* **Exercise details**: Change "mask_w" to "mask_width" in the lines below, starting at the first line and ending at the line that contains "138V132L125 128H119L116 130L112", and leave everything else as it is.
>>>
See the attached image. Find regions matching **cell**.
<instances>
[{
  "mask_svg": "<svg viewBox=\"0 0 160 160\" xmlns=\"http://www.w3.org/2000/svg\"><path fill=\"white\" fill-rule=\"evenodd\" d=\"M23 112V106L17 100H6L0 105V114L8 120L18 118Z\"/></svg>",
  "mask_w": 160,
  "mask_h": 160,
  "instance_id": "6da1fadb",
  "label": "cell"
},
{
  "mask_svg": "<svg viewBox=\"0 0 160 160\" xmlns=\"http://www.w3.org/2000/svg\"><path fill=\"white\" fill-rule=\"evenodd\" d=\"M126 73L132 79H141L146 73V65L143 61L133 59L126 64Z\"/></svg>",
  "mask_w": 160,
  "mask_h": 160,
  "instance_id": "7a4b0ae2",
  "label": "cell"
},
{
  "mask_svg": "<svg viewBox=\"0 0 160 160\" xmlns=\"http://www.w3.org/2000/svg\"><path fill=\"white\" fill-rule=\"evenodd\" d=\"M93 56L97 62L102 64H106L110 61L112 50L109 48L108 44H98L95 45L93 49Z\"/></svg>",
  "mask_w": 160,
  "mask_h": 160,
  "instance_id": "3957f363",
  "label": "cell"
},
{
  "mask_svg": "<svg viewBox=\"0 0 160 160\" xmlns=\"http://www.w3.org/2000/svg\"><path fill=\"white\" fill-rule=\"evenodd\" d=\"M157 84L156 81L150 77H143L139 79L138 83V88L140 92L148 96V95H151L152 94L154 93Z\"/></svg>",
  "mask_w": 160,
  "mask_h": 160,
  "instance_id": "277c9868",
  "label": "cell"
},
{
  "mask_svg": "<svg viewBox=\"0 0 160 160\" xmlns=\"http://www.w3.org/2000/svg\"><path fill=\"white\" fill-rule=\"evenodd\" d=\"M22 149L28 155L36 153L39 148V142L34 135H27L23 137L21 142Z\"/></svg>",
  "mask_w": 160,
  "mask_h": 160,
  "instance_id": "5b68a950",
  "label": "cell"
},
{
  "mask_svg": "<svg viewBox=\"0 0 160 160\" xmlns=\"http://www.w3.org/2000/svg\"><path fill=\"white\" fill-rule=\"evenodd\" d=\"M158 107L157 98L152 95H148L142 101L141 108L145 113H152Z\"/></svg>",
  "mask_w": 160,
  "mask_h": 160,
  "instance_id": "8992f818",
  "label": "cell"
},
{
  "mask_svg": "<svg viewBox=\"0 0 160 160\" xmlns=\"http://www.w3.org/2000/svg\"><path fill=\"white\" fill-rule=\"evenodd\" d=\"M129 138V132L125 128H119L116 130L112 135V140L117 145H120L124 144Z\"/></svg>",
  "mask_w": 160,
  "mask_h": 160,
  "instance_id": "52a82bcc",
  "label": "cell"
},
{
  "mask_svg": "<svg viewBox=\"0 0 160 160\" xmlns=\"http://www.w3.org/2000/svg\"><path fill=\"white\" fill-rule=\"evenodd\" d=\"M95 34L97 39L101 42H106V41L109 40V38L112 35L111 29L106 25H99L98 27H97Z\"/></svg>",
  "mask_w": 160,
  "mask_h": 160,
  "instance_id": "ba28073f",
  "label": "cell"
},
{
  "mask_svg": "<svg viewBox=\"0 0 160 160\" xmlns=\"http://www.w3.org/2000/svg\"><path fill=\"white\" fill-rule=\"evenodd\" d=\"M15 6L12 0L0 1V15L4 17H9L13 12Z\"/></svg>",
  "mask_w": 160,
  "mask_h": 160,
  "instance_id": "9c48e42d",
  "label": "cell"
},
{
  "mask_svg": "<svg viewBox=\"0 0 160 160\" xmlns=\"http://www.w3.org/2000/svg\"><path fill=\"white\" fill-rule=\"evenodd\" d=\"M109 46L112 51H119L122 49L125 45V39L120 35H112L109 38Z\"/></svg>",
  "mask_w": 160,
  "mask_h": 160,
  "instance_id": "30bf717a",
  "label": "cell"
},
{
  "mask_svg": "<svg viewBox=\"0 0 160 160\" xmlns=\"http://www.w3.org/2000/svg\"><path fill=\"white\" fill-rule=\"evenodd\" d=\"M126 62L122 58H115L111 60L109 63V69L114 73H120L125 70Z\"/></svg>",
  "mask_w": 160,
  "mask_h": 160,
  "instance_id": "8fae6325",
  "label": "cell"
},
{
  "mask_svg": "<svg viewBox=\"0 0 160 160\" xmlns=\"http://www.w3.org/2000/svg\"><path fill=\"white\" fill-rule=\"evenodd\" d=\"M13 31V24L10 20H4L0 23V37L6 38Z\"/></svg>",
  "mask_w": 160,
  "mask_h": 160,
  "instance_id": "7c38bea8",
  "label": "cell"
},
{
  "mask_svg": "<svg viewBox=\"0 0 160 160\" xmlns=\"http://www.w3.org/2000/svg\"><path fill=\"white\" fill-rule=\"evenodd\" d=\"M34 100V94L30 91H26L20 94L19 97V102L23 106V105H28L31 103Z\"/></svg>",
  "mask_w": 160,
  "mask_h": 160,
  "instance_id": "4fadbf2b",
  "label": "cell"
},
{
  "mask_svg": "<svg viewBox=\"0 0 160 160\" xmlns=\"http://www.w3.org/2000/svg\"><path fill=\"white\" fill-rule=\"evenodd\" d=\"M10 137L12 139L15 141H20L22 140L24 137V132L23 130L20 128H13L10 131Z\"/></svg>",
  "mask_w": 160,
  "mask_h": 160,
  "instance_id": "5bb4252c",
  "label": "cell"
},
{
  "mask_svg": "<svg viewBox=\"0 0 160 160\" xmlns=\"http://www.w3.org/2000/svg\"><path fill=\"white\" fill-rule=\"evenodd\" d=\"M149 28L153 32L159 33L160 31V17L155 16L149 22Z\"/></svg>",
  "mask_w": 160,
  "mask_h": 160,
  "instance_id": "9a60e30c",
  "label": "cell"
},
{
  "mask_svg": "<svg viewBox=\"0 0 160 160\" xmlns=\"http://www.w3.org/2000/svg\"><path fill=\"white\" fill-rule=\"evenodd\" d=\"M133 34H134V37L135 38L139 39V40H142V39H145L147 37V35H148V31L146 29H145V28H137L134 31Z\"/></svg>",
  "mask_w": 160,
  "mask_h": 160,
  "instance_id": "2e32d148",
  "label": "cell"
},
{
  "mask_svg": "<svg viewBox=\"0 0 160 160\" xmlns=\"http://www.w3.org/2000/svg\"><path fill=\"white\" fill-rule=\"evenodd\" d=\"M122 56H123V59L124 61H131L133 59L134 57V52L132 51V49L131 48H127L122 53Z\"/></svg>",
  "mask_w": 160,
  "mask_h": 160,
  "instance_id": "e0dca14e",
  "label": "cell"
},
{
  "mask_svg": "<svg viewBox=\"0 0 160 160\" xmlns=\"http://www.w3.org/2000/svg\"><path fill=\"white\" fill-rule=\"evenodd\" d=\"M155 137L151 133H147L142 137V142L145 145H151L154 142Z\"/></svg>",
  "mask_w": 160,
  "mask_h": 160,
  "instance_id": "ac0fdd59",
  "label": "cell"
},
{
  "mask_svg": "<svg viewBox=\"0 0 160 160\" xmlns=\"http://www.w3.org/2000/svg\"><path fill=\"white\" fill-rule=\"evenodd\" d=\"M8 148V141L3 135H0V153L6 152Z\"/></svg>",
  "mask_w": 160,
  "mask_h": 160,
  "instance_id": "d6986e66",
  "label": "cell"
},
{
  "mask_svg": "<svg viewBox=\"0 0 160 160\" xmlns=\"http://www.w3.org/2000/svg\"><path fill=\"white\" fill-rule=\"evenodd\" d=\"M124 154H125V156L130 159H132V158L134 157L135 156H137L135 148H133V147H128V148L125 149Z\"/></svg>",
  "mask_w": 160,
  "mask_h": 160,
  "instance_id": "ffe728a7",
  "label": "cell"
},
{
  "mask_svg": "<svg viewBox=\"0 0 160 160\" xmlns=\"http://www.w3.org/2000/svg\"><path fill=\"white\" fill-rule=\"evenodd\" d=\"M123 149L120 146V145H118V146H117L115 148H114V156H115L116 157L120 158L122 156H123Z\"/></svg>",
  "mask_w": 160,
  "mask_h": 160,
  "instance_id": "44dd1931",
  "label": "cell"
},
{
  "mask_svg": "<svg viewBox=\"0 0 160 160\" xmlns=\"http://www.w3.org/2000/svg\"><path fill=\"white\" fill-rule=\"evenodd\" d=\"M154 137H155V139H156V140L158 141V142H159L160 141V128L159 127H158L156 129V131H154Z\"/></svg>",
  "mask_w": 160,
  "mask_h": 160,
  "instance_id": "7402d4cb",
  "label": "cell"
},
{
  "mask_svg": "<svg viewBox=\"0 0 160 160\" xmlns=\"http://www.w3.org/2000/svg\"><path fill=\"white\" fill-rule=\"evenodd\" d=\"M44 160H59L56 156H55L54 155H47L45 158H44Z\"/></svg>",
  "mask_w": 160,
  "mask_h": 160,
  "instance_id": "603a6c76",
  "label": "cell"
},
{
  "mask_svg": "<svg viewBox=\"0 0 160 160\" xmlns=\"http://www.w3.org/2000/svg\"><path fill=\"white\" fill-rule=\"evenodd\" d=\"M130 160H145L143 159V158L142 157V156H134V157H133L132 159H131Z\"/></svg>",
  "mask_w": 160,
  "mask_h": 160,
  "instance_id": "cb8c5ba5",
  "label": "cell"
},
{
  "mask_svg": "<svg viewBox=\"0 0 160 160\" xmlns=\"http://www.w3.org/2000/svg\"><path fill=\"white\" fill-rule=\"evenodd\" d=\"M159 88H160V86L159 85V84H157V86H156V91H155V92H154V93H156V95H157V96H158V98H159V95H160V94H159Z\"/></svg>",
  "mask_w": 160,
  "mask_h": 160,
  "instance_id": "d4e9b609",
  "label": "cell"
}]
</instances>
<<<
* **Written answer**:
See the attached image. Find regions matching **cell**.
<instances>
[{
  "mask_svg": "<svg viewBox=\"0 0 160 160\" xmlns=\"http://www.w3.org/2000/svg\"><path fill=\"white\" fill-rule=\"evenodd\" d=\"M23 112V106L17 100H6L0 105V114L8 120L18 118Z\"/></svg>",
  "mask_width": 160,
  "mask_h": 160,
  "instance_id": "6da1fadb",
  "label": "cell"
},
{
  "mask_svg": "<svg viewBox=\"0 0 160 160\" xmlns=\"http://www.w3.org/2000/svg\"><path fill=\"white\" fill-rule=\"evenodd\" d=\"M126 73L132 79H141L146 73V65L143 61L133 59L126 64Z\"/></svg>",
  "mask_width": 160,
  "mask_h": 160,
  "instance_id": "7a4b0ae2",
  "label": "cell"
},
{
  "mask_svg": "<svg viewBox=\"0 0 160 160\" xmlns=\"http://www.w3.org/2000/svg\"><path fill=\"white\" fill-rule=\"evenodd\" d=\"M93 56L97 62L102 64H106L110 61L112 50L109 48L108 44H98L95 45L93 49Z\"/></svg>",
  "mask_width": 160,
  "mask_h": 160,
  "instance_id": "3957f363",
  "label": "cell"
},
{
  "mask_svg": "<svg viewBox=\"0 0 160 160\" xmlns=\"http://www.w3.org/2000/svg\"><path fill=\"white\" fill-rule=\"evenodd\" d=\"M157 84L156 81L150 77H143L139 79L138 83V88L140 92L148 96V95H151L152 94L154 93Z\"/></svg>",
  "mask_width": 160,
  "mask_h": 160,
  "instance_id": "277c9868",
  "label": "cell"
},
{
  "mask_svg": "<svg viewBox=\"0 0 160 160\" xmlns=\"http://www.w3.org/2000/svg\"><path fill=\"white\" fill-rule=\"evenodd\" d=\"M22 149L28 155L36 153L39 148V142L34 135H27L23 137L21 142Z\"/></svg>",
  "mask_width": 160,
  "mask_h": 160,
  "instance_id": "5b68a950",
  "label": "cell"
},
{
  "mask_svg": "<svg viewBox=\"0 0 160 160\" xmlns=\"http://www.w3.org/2000/svg\"><path fill=\"white\" fill-rule=\"evenodd\" d=\"M158 107L157 98L152 95H148L142 101L141 108L145 113H152Z\"/></svg>",
  "mask_width": 160,
  "mask_h": 160,
  "instance_id": "8992f818",
  "label": "cell"
},
{
  "mask_svg": "<svg viewBox=\"0 0 160 160\" xmlns=\"http://www.w3.org/2000/svg\"><path fill=\"white\" fill-rule=\"evenodd\" d=\"M129 138V132L125 128H119L116 130L112 135V140L117 145H120L124 144Z\"/></svg>",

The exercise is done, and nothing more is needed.